#### [DATA TO USE]

● ● ●

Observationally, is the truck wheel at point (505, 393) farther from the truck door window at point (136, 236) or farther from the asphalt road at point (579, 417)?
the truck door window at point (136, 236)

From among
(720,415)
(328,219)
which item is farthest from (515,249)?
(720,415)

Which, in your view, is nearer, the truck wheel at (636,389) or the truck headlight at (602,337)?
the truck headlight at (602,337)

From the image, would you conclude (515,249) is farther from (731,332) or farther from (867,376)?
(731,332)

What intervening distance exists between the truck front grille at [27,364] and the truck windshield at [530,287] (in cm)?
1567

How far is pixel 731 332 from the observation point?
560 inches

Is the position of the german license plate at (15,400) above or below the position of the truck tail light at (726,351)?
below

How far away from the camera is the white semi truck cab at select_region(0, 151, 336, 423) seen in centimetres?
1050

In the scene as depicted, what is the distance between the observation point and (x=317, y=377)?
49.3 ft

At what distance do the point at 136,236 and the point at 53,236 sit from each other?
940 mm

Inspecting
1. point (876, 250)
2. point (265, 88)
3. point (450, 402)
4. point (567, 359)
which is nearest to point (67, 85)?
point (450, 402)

● ● ●

#### [REQUIREMENT]
Reproduce the material above word for word.

#### [RESPONSE]
Observationally, is the truck wheel at point (505, 393) farther from the truck door window at point (136, 236) or farther from the asphalt road at point (579, 417)?
the truck door window at point (136, 236)

From among
(720,415)
(328,219)
which item is farthest from (515,249)?
(720,415)

Which, in your view, is nearer, the truck wheel at (636,389) or the truck headlight at (602,337)?
the truck headlight at (602,337)

From the image, would you conclude (515,249) is farther from (731,332) or farther from (867,376)?
(731,332)

What intervening distance exists between the truck front grille at [27,364] and the truck windshield at [530,287] (in cm)?
1567

How far is pixel 731 332 from the observation point?
560 inches

Is the position of the german license plate at (15,400) above or below the position of the truck tail light at (726,351)?
below

How far away from the camera is the white semi truck cab at select_region(0, 151, 336, 423) seen in centimetres?
1050

In the scene as depicted, what is the distance between the observation point and (x=317, y=377)?
49.3 ft

At what distance do the point at 136,236 and the point at 53,236 sit from each other?
940 mm

Inspecting
1. point (876, 250)
2. point (265, 88)
3. point (450, 402)
4. point (567, 359)
which is nearest to point (67, 85)?
point (450, 402)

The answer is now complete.